WHAT YOU WILL DO:
In the weaving guide below, what other name is given for plain weave?

Start of SELECTED TEXT

Getting started weaving on the Lojan Table Loom

If you are a new weaver, everything seems overwhelming when you start. There is so much weaving terminology, and the loom has so many moving parts, and compared to knitting or crocheting you have to do a lot of complicated setup before you can even start weaving.

So here is everything I wish I knew when I started weaving. It's quite long and a bit of a brain dump!

I've included a number of links to blog posts or youtube videos. I would recommend reading or watching more than once. The first time, a lot of things might not make sense, but as you practice, it will all start coming together.

The other thing, is that when starting, you WILL make lots of mistakes. I would treat your first few projects as "experiments" and not worry too much if there are all sorts of things wrong with them. :)

Terminology

First, there is a LOT of weaving terminology to learn. Here's a quick quide to help you if you're reading blog posts or watching videos.

Terminology for weave structure

  • plain weave or tabby: The most basic weave structure. Each thread goes over one and then under one other thread, creating a lattice of threads.

End of SELECTED TEXT
Start of DATA SECTION

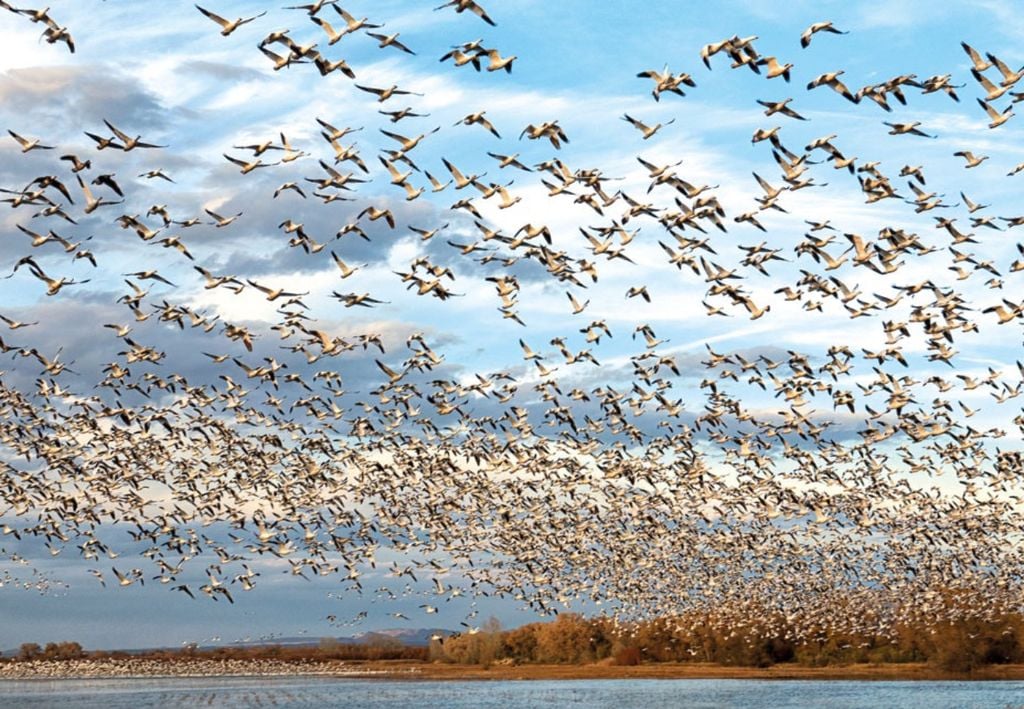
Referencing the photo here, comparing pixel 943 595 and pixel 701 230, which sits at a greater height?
pixel 701 230

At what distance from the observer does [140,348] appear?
5084cm

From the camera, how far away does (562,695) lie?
352 feet

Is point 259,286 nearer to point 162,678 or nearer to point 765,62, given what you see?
point 765,62

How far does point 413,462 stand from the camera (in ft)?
210

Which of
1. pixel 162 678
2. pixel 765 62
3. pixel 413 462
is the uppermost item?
pixel 765 62

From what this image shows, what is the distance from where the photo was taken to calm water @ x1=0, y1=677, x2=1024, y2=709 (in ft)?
290

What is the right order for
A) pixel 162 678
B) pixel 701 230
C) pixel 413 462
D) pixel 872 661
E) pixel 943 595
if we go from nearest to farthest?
pixel 701 230, pixel 413 462, pixel 943 595, pixel 872 661, pixel 162 678

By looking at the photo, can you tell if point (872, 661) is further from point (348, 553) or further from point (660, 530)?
point (348, 553)

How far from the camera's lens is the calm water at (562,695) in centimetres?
8850

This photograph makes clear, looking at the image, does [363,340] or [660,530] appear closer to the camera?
[363,340]

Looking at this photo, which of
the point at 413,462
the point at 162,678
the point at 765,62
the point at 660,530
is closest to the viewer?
the point at 765,62

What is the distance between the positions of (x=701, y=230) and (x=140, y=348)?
22195mm

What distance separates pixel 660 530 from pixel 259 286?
32.7 meters

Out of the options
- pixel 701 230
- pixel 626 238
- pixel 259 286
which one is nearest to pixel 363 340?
pixel 259 286
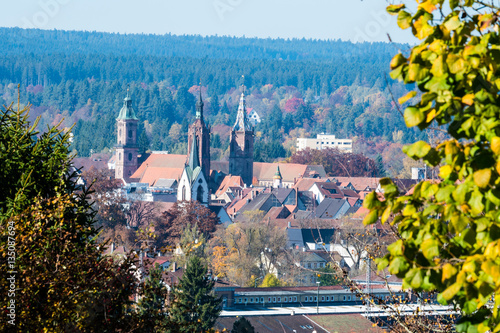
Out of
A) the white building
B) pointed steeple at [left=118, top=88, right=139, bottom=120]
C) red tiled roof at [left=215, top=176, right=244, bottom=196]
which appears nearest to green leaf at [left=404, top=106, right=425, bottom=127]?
red tiled roof at [left=215, top=176, right=244, bottom=196]

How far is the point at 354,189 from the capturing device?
99.0 m

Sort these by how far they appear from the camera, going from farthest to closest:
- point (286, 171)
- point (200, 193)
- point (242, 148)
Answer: point (286, 171) → point (242, 148) → point (200, 193)

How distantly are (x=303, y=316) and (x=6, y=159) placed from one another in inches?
973

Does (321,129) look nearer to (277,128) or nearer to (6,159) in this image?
(277,128)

End of DATA SECTION

ANSWER IN FULL:
Tabby.